As noted in my prior Nightingale writings on color, humans have three types of photoreceptors or cones. Each is sensitive to different parts of the visual spectrum of light to facilitate rich color vision. A red cone deficiency is classified as Protanopia. A green cone deficiency is classified as Deuteranopia. A blue cone deficiency is classified as Tritanopia. Software is available that simulates color deficiencies. The Color Blindness Simulator (Coblis) tool is a freely available online app that serves this purpose.
Let’s use Coblis to examine how the Viva Magenta and Waterfall two-class color scheme appears under Protanopia, Deuteranopia and Tritanopia color deficiency tests. I show these results below.
The results of the color deficiency checks indicate that individuals with Protanopia and Deuteranopia are unlikely to see the Viva Magenta and Waterfall color combination but can differentiate between the two colors they view. Individuals with Tritanopia are likely to view two colors similar to Viva Magenta and Waterfall. As a result, the Viva Magenta and Waterfall two-class color scheme pass color deficiency tests.
5. Apply color scheme to data visualization. Some modifications might result.
Now, let’s apply the Viva Magenta and Waterfall two-class color scheme to a stacked bar chart that shows Region 1 and Region 4 data combined. I show these results below.
To be more confident in addressing color deficiency, I run the stacked bar chart through Coblis tests. I show these results below.
Like the earlier two-class color scheme analysis, those with Protanopia and Deuteranopia are unlikely to see the Viva Magenta and Waterfall color combination but can differentiate between the two colors they view. Individuals with Tritanopia are likely to view two colors similar to Viva Magenta and Waterfall. The stacked bar chart passes color deficiency tests.
Next, I explore how Region 4 sales compare to Region 1 sales. Using the previous Viva Magenta and Waterfall color combination. I build a data visualization with a bar chart for the Region 4 data with a line chart of the Region 1 over top. These results are shown below.
The results from color deficiency tests on this data visualization are shown below. Like the previous Viva Magenta and Waterfall two-class color scheme and stacked bar chart analysis, the bar chart with line example passes color deficiency tests.

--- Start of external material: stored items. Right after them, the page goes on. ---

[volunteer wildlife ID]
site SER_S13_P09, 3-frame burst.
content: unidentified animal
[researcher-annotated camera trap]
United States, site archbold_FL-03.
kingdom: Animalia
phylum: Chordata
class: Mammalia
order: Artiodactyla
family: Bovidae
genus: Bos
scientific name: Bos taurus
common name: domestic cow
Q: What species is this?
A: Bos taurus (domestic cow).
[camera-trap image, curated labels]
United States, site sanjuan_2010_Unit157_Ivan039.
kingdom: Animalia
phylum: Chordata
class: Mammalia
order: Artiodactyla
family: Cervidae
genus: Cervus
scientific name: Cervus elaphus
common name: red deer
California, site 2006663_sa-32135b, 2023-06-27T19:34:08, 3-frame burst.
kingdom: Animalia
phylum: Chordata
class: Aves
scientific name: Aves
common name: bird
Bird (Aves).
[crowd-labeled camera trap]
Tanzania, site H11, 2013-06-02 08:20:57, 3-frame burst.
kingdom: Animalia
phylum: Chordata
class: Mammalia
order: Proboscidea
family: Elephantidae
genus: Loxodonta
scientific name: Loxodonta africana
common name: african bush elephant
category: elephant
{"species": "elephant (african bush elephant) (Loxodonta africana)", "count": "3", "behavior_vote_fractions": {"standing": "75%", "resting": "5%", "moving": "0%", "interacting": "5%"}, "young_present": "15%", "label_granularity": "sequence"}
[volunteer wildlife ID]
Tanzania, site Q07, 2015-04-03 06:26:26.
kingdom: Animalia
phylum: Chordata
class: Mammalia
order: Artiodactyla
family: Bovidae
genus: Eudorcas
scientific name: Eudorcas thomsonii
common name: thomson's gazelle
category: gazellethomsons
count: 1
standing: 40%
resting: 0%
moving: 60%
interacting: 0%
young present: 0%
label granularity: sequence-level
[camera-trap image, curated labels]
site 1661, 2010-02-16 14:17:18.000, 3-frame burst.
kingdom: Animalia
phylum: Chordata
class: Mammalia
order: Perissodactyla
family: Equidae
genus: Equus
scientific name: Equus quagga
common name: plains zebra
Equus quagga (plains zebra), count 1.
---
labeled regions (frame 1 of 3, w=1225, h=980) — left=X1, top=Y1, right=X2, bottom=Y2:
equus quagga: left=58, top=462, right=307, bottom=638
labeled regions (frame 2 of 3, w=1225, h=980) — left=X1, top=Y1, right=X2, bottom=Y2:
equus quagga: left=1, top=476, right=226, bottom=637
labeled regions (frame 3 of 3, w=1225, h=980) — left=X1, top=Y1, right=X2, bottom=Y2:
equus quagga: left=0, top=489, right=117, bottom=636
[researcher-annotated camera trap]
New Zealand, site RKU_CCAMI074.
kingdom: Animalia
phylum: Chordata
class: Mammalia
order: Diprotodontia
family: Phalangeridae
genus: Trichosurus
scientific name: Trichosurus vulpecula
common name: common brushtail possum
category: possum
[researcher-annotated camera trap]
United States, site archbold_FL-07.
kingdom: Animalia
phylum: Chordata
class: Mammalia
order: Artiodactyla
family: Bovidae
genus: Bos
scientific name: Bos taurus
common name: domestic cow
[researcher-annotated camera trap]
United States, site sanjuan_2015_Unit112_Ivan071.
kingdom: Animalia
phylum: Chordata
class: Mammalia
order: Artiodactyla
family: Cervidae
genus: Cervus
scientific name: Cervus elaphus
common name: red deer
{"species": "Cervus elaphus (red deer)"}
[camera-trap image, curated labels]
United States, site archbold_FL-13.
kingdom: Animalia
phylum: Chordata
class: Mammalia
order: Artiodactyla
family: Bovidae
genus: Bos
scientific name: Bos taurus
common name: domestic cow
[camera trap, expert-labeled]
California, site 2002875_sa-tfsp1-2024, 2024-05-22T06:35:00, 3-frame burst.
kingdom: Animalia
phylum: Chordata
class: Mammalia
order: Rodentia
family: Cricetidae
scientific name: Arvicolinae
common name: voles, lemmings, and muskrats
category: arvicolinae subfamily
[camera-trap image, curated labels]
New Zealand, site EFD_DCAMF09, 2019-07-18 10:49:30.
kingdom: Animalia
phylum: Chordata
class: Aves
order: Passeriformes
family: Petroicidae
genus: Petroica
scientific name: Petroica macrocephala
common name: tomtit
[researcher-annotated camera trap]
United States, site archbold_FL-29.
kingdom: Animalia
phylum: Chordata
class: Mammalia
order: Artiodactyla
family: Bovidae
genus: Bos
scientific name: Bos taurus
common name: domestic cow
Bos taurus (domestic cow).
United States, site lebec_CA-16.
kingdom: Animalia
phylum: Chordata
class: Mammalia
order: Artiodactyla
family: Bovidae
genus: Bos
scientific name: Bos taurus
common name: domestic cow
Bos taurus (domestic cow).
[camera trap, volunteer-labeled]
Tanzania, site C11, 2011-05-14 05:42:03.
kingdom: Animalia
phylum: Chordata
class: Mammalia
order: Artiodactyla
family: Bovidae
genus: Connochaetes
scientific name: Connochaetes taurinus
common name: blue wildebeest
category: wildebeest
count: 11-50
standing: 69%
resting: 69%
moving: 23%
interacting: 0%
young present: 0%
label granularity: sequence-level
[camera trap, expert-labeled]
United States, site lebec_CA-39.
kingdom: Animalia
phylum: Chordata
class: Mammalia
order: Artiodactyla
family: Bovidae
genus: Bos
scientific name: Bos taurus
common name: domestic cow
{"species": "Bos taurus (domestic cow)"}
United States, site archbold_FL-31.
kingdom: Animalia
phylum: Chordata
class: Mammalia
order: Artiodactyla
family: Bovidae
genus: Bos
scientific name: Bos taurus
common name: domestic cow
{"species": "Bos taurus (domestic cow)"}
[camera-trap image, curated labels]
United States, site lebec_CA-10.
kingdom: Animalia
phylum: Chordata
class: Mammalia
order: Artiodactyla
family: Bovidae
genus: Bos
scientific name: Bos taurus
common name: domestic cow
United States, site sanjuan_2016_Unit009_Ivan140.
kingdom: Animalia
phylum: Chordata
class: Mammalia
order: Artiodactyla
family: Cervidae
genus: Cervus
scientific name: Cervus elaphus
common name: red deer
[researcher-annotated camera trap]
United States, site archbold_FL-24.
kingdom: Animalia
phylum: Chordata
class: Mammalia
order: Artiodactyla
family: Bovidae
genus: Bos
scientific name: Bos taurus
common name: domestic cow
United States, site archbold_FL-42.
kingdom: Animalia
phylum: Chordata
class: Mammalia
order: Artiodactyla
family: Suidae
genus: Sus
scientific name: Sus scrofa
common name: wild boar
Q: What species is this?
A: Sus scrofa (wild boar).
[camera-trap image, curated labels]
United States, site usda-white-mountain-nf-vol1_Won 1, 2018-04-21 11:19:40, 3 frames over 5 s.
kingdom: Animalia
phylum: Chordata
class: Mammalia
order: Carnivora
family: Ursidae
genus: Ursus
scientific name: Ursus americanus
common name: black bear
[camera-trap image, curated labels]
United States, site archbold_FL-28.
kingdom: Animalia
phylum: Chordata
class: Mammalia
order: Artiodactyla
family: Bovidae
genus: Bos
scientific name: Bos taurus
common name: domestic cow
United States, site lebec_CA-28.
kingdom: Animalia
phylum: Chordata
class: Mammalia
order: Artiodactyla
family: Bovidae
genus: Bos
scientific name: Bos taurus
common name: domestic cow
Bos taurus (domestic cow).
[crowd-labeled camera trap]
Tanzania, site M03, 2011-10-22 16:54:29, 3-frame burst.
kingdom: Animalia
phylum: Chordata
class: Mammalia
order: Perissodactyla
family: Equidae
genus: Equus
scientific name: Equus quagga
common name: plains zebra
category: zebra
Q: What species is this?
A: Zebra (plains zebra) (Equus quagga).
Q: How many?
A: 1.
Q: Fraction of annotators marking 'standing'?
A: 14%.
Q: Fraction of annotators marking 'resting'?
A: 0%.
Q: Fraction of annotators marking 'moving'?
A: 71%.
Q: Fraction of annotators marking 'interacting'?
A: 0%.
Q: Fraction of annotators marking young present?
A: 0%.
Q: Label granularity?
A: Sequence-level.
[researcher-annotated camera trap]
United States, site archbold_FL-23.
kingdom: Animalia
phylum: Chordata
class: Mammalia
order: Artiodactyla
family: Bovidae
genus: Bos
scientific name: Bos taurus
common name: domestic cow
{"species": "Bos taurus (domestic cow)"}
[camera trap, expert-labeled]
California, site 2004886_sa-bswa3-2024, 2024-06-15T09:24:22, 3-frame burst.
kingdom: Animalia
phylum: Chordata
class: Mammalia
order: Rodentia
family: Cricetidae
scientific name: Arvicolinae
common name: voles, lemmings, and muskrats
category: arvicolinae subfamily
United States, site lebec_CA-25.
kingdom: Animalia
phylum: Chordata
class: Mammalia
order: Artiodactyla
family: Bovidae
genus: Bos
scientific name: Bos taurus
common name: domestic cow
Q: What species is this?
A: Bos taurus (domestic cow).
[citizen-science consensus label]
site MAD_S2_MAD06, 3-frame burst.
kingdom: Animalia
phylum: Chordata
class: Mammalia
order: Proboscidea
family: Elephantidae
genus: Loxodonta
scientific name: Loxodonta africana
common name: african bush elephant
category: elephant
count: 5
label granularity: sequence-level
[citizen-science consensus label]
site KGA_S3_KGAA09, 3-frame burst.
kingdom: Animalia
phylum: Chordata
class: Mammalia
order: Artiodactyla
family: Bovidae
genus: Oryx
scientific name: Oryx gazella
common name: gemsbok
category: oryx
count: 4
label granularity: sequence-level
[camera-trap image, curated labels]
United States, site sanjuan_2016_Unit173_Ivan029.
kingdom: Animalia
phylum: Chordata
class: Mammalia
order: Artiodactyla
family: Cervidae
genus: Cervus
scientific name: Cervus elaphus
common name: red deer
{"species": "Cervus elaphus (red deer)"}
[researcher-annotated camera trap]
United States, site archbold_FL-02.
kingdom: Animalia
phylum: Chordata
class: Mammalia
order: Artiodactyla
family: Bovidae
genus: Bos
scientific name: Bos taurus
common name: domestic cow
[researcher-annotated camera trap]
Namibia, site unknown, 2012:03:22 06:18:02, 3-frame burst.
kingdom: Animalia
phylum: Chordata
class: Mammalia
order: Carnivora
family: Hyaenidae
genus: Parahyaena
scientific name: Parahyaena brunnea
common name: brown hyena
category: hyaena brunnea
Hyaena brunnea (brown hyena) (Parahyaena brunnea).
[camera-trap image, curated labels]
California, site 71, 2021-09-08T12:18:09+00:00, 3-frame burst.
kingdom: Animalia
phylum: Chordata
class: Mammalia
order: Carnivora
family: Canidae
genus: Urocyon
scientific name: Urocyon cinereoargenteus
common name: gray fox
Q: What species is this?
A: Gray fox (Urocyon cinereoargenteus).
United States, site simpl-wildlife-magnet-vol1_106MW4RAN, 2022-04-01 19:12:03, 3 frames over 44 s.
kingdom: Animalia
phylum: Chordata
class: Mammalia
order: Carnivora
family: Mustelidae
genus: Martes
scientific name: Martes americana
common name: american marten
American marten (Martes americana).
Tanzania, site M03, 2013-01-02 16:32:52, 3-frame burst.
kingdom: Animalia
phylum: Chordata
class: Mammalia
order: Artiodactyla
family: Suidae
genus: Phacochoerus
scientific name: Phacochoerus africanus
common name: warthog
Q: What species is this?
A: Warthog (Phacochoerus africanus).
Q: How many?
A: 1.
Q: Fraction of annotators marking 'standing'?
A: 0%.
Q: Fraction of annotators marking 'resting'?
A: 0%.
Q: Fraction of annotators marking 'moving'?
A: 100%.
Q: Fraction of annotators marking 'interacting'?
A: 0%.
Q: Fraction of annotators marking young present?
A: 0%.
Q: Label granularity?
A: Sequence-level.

In this writing, I have shown how to use the 2023 Pantone Color of the Year, Viva Magenta, and its complement, Waterfall, to create a two-data class color scheme for data visualization. The resulting color scheme passed the Color Blindness Simulator (Coblis) color deficiency tests. I then applied the Viva Magenta and Waterfall color scheme to two bar chart visualizations. The first data visualization was a stacked bar chart of sales data from two regions, Region 1 and Region 4. The second analysis compared Region 4 sales with Region 1 sales by using a Viva Magenta bar chart for Region 4 data and a Waterfall line chart for Region 1 data. Happily, both data visualization examples passed color deficiency checks.
The process of colorizing data visualizations and graphic designs can produce fascinating results. I have tried to share an approach to using the Pantone Color of the Year with its complement here. You will likely make your discoveries while creating color schemes for your projects. For additional discussions on my approaches with various color suggestion tools, please see my prior Nightingale writings as well as my 2016 book on “Applying Color Theory to Digital Media and Visualization” published by CRC Press.
Theresa-Marie Rhyne is a Visualization Consultant with extensive experience in producing and colorizing digital media and visualizations. She has consulted with the Stanford University Visualization Group on a Color Suggestion Prototype System, the Center for Visualization at the University of California at Davis and the Scientific Computing and Imaging Institute at the University of Utah on applying color theory to Ensemble Data Visualization. Prior to her consulting work, she founded two visualization centers: (a) the United States Environmental Protection Agency’s Scientific Visualization Center and (b) the Center for Visualization and Analytics at North Carolina State University.